Я уже приоткрыл дверь приюта земледельцев, как из сумеречного коридора выбежала француженка:
— Господин русский! Спасите вашу жену! Скорее!
Мы бросились в глубину коридоров. Справа открылся вестибюль с колоннами и спускающейся к выходу лестницей. Здесь Надя боролась с двумя мужчинами: с комиссионером самого низкого пошиба и сержантом из караула Кестль-Гарден.
— Напрасно ты, красотка, скандалишь! — сердился комиссионер. — Ты пьяная, видно!
Я не оказался джентльменом при первом своем появлении в Кестль-Гарден; сержант отлетел за колонну и упал с лестницы, комиссионер удержался на ногах, но, кажется, с поврежденными зубами. Они приступили ко мне; не с кулаками, — оба оцепили мой удар и не спешили мериться силой. В Кестль-Гарден, как и при всякой цивилизации, власть выше простой силы. И вот уже я двигался по коридору, конвоируемый своими недругами. Надя шла за нами.
— Хорошо же вы начинаете — жизнь на чужбине! — сказал комиссионер. — С тюрьмы!
— Я офицер, полковник и обязан защищать свою жену.
Их смутила моя английская речь и лондонское дорогое пальто.
— Вы нанесли оскорбление власти! — сказал сержант.
— Оскорбление моей жены неизмеримо, — возразил я. — Она решилась помочь француженкам, не знающим английского, а вы схватили ее. И где — в стране, почитающей habeas corpus[7]!
Мой расчет был верен: Надя, увиденная отдельно, со всею гордыней и оскорбленностью взгляда, показалась им теперь женщиной, которой они не смели касаться.
Мы остановились посреди коридора.
— Послушайте, — сказал комиссионер и запустил палец в рот под усы, — вы выбили мне зубы. Вставить зубы стоит в Нью-Йорке немалых денег, а с судебными издержками еще больше.
— Зачем же занимать суд такими пустяками, как ваши зубы?
— Не ходить же мне с выбитыми! — Он не оттягивал губы; может, зуб был и на месте. — Это стоит не меньше пяти долларов, а доллар в цену четырех шиллингов.
Он опасался, что меня затруднит перевод валют, и намекал, что спрашивает английский фунт. В кармане пальто лежала гинея, я протянул ее комиссионеру:
— Вот гинея. Она равна двадцати одному шиллингу: остаток в один шиллинг передайте сержанту, ему, кажется, нужно отутюжить мундир.
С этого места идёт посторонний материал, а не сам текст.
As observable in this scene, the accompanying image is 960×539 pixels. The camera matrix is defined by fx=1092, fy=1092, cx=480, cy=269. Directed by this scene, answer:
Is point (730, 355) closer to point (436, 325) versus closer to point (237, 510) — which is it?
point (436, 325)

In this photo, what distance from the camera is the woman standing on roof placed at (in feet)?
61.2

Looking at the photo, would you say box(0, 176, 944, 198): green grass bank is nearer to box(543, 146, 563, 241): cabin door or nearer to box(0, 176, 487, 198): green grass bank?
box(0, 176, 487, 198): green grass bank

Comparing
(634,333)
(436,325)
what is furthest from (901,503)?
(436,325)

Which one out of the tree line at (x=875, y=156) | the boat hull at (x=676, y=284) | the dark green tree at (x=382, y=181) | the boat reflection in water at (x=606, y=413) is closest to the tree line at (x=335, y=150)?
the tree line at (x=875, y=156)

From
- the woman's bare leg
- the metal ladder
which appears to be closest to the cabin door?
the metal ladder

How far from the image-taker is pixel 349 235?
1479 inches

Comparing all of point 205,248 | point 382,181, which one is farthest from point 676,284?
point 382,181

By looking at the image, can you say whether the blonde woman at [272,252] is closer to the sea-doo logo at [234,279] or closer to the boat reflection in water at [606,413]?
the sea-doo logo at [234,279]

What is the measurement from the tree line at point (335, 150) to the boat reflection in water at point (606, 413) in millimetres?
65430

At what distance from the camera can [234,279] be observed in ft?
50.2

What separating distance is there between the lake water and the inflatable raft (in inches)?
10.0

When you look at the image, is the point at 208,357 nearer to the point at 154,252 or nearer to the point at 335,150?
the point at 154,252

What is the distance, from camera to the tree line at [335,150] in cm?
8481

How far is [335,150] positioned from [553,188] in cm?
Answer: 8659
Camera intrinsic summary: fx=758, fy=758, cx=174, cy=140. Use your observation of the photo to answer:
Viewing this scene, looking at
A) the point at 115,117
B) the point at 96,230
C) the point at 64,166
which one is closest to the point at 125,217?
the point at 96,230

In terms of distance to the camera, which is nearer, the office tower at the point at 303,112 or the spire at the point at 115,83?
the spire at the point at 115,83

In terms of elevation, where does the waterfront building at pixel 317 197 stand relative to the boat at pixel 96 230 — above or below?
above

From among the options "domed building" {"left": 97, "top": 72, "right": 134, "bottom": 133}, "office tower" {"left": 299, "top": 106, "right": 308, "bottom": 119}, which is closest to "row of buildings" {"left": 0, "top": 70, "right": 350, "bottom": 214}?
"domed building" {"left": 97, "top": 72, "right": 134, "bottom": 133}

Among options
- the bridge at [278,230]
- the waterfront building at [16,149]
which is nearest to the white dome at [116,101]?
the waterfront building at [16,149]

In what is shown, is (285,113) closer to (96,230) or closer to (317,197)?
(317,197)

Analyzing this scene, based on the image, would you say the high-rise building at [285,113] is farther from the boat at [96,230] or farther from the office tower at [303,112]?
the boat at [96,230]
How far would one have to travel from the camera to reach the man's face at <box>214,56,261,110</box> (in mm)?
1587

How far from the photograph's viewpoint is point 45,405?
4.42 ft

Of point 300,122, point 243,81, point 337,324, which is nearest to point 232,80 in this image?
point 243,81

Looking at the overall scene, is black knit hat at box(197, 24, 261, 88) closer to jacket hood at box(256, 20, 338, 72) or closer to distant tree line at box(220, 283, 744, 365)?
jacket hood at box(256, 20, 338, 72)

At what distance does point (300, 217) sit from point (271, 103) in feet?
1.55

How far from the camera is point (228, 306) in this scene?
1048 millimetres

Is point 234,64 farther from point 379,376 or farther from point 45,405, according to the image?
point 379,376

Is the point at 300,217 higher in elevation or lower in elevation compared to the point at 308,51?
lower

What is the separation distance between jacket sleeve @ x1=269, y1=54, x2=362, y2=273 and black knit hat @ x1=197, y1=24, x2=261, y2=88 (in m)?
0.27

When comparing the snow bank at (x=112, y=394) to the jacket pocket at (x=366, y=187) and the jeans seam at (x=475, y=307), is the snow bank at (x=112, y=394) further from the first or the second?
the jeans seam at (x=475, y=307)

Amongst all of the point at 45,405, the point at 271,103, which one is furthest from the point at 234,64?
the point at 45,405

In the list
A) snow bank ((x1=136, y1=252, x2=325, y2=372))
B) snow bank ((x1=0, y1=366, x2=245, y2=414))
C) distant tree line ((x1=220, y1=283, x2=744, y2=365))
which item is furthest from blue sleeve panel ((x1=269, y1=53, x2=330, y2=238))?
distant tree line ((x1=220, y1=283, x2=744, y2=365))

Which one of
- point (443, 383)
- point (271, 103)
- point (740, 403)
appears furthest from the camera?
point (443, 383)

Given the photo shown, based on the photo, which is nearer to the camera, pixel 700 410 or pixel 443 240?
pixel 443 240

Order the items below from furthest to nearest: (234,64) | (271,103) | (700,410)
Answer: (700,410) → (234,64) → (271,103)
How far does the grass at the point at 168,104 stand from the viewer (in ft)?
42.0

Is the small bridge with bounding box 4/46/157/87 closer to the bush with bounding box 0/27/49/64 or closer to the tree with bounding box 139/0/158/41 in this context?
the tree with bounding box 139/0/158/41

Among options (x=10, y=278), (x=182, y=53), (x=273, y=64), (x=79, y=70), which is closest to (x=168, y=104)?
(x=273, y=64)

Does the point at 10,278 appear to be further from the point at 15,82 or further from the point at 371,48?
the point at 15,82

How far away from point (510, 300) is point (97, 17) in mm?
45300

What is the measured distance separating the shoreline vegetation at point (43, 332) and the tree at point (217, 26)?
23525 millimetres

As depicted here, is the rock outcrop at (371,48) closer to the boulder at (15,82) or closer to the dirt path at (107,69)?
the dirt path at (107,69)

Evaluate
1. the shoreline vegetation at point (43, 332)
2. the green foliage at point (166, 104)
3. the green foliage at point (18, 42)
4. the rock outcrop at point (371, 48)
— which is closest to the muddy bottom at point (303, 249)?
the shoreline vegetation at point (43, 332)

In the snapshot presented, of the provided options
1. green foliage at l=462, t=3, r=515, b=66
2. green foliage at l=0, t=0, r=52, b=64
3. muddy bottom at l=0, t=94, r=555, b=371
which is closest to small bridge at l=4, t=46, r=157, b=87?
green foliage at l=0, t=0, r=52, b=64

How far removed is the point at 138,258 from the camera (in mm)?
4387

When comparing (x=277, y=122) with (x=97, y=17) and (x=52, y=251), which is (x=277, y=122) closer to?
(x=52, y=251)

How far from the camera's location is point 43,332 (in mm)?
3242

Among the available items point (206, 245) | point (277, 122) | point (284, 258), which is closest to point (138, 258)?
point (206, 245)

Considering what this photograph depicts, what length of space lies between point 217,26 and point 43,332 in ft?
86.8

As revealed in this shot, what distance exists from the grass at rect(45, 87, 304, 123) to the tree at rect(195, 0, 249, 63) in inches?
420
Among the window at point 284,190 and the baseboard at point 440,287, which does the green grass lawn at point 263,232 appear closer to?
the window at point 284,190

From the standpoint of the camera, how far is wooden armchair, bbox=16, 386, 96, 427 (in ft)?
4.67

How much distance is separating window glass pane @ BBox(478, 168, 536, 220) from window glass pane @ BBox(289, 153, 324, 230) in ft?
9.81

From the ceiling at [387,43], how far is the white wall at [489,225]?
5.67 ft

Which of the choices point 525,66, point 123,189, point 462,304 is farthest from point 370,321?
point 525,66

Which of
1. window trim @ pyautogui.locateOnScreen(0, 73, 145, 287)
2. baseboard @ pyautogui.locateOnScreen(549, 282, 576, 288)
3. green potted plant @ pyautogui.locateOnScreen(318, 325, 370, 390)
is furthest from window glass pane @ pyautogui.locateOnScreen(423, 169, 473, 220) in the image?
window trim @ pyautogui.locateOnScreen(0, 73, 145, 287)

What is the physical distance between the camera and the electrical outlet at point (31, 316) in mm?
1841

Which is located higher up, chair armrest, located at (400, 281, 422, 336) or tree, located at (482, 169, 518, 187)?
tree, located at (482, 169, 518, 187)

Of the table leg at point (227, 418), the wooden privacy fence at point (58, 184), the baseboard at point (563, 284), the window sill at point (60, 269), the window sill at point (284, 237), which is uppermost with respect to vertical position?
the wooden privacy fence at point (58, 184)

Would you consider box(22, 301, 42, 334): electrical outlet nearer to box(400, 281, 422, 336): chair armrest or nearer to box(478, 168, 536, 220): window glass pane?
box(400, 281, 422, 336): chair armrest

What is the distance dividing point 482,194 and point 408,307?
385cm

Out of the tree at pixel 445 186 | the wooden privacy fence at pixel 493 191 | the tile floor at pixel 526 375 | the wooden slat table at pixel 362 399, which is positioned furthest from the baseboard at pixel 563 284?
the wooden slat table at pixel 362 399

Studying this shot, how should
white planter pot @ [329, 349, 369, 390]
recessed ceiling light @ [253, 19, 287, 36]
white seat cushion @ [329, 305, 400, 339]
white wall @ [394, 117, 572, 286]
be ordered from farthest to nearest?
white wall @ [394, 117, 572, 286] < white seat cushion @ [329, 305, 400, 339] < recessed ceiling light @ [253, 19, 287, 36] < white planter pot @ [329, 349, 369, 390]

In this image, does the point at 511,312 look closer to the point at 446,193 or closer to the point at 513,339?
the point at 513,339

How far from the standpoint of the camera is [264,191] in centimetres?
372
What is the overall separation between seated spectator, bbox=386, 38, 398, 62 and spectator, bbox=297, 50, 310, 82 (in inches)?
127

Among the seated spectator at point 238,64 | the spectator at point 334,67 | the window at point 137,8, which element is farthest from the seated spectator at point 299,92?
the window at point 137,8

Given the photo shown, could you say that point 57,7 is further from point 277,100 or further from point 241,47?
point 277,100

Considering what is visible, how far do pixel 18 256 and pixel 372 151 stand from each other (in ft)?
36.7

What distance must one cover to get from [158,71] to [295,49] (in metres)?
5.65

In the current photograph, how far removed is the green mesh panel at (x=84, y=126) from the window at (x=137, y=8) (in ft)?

Мы оставили слуг порядка; потом мы не раз наблюдали, как дела чести решались с помощью денег.
Пока мы отсутствовали, почти все иммигранты определились по разрядам, держались ближе к своим вывескам или стали в очередь к двери специального бюро, занятого наемными работниками без ремесла. Толпа гудела, перекликалась, плакала устами детей, дымила трубками и дешевыми сигарами, шаркала подошвами, ударяла о каменные плиты рогожными тюками — у большинства не было денег, чтобы взять услугу багажной конторы.